SPY (S&P 500), DIA (Dow Jones), IWM (Russell 2000) and QQQQ (NASDQ 100) Indexes
What a week for news. It ran the gamut from Silver's collapse, Bin Laden's death, the Dollar's strength, and better than expected unemployment numbers. As we had mentioned in our last edition, the market was looking frothy as the short term indicators were overbought and price momentum a bit extreme. So we got our correction of about 2-3.6% or so this week, not too bad and about in line with our expectations and certainly no repeat of last year's flash crash. Meanwhile, we are still in bullish phases in all key indexes and until we start to see a change in that, we are still longer term positive, although the market internals suggest some continued weakness with this bullish phase, The Dow chart looks a lot stronger and IWM the weakest, testing the 50 day moving average after failing the top of its channel, a bearish engulfing pattern, and a divergence in price momentum. Meanwhile the QQQ's barely budged, continuing its compression at its old highs.
DOW Holds Breakout
Russell 2000 (IWM) Testing 50 day
Market Internals
VIX (sentiment): This short to intermediate sentiment indicator that had signaled irrational exuberance worked like a charm keeping us out of trouble this week and is still on a sell signal. If we can propel past the 200 Day Moving average and stay there, it could upgrade the signal on this indicator to a longer term signal.
Accumulation/Distribution Volume: This week's sustained move down put in four consecutive distribution days in the Russell (IWM) and 3 distribution days in the other indexes, an outright sell for the IWM and a yellow flag for the others. Next week will be critical.
Up/Down Volume: Our short term volume indicator went from overbought and a sell signal to oversold by the end of the week and started to turn up. This is in an area where markets bounce but it is very short term in nature.
Sectors
Gold (GLD) and Silver (SLV): All one can say here is WOW. One for the textbooks. Last week we mentioned that the volatility was out of control and I wrote that the "Silver looked ominous and if you can't stand the heat get out of the kitchen". We had readers thank us as they exited their positions before the 27% correction. The raising of the silver margins, the news that Soros sold his position, the dollar rally and finally the terror premium abated, all contributed to precious metals tanking. The gold chart still looks intact, but the silver chart is damaged for now. We would like to see a period of consolidation before stepping back into silver. Gold is a different story and now has an inside day after Friday's action and looks to be holding its breakout for now.
SLV has 3 levels of likely support, 31-31.50 area, which coincides with weekly support and trendlines, the 26.50 to 28 level which coincides with the 200 Day MA and support on the weekly chart, or a 60% correction from the highs which is the18 to 20 level and massive support on the weekly charts.
Join us at Mish's Market Minute as we have been playing this when we see some low risk setups...
Mini Swing Trade (featured trade from Mish's Market Minute and Complete Swing Trading System)
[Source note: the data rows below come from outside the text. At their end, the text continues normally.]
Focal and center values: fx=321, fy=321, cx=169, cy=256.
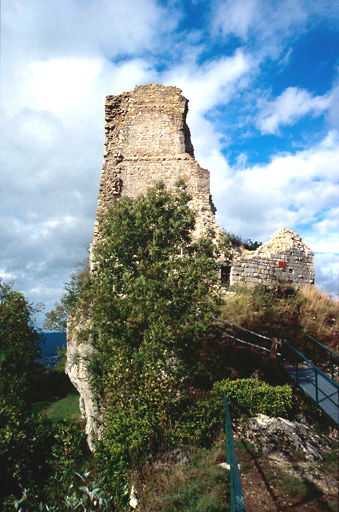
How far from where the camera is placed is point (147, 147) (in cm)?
1669

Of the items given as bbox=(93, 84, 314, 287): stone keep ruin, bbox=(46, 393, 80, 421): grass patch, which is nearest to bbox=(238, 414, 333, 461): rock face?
bbox=(93, 84, 314, 287): stone keep ruin

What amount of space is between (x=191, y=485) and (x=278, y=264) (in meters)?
10.5

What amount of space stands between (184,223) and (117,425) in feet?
17.8

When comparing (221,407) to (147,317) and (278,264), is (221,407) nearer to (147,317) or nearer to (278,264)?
(147,317)

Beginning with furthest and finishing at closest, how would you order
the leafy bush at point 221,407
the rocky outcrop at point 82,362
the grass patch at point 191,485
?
the rocky outcrop at point 82,362 < the leafy bush at point 221,407 < the grass patch at point 191,485

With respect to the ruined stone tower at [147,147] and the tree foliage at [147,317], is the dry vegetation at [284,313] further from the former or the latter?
the ruined stone tower at [147,147]

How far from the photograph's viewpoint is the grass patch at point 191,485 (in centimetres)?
536

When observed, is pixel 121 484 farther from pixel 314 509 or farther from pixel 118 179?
pixel 118 179

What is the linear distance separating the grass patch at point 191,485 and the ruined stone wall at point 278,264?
756 centimetres

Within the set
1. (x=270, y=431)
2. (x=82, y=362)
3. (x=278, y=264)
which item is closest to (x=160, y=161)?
(x=278, y=264)

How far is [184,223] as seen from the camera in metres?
9.30

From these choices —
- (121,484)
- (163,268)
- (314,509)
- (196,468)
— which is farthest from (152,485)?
(314,509)

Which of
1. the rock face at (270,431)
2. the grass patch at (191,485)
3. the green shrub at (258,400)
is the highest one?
the green shrub at (258,400)

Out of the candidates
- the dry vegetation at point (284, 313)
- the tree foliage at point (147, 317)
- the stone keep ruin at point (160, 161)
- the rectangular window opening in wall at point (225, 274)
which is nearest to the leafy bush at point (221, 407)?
the tree foliage at point (147, 317)
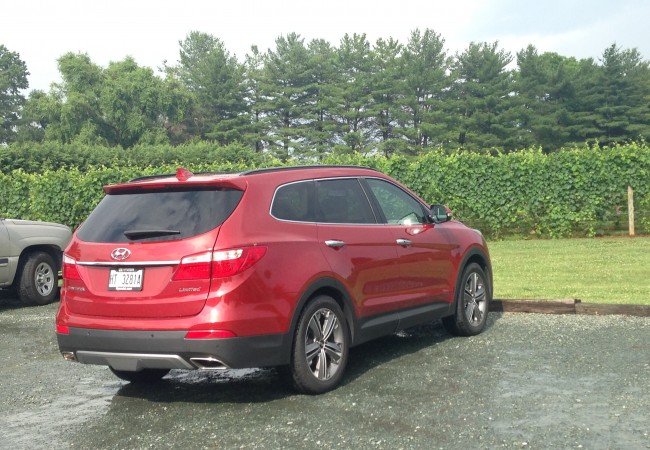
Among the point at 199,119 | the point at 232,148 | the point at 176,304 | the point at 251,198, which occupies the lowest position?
the point at 176,304

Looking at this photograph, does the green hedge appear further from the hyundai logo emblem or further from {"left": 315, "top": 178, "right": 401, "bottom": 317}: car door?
the hyundai logo emblem

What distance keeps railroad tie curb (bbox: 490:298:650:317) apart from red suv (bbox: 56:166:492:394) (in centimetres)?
324

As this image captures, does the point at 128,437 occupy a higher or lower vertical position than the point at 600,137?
lower

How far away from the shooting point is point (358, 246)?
6879 millimetres

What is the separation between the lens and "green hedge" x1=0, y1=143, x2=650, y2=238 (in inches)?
910

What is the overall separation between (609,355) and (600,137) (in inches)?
2434

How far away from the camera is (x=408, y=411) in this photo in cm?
570

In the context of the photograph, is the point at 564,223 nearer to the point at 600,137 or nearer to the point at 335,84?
the point at 600,137

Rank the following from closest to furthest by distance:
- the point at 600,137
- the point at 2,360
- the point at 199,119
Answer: the point at 2,360 → the point at 600,137 → the point at 199,119

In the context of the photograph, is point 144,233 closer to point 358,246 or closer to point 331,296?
point 331,296

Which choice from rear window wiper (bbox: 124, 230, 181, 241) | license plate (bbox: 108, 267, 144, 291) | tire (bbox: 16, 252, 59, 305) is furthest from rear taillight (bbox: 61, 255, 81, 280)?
tire (bbox: 16, 252, 59, 305)

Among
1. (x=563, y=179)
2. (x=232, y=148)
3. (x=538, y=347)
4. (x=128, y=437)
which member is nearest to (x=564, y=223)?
(x=563, y=179)

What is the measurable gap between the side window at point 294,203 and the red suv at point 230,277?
1cm

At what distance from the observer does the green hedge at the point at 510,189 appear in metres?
23.1
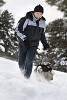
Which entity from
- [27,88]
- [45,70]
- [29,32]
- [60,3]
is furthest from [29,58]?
[60,3]

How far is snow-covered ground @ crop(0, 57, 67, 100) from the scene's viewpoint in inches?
316

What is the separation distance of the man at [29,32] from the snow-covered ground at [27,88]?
0.48 metres

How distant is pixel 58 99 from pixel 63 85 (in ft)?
5.75

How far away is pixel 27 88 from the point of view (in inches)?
339

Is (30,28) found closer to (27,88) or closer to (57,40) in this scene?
(27,88)

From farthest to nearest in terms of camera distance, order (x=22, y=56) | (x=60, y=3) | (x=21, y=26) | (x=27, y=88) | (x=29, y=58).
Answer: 1. (x=60, y=3)
2. (x=22, y=56)
3. (x=29, y=58)
4. (x=21, y=26)
5. (x=27, y=88)

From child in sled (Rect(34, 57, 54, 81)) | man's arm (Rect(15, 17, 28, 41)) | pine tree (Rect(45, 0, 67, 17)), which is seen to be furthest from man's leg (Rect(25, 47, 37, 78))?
pine tree (Rect(45, 0, 67, 17))

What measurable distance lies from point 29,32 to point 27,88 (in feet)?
5.40

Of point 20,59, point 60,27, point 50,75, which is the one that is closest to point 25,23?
point 20,59

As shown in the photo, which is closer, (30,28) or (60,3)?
(30,28)

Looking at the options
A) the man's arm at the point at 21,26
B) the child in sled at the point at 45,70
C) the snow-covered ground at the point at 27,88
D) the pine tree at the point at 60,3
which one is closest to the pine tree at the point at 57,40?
the pine tree at the point at 60,3

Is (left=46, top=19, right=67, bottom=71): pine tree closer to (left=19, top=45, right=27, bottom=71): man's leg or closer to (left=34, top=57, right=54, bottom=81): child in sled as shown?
(left=34, top=57, right=54, bottom=81): child in sled

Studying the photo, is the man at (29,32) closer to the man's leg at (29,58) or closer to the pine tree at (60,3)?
the man's leg at (29,58)

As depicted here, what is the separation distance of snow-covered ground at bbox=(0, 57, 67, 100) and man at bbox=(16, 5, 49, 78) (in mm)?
477
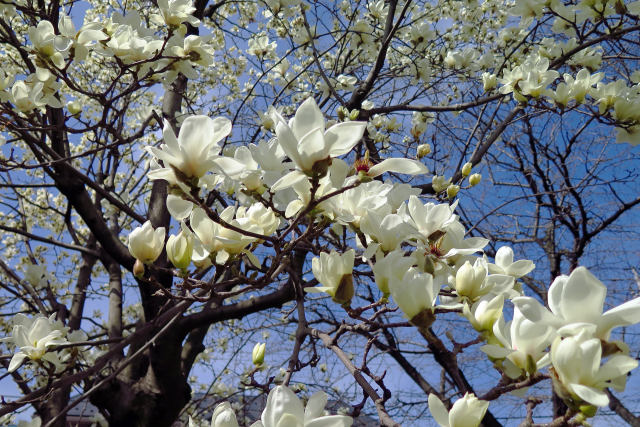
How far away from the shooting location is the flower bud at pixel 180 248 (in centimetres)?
81

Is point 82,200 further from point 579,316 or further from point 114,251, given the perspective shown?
point 579,316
The featured mini-swing trade this week was TLT (Long 20 Year Bonds). We liked the daily setup as we moved into a recovery phase on this chart and the intraday setup fired off near the closing bell. The intraday-pattern was a classic stacking of the FTP and a breakout of the opening range for a no pain instant gain trade. This trade also made sense from a fundamental picture as the sell-off in metals and stocks forced people into bonds as a flight to safety.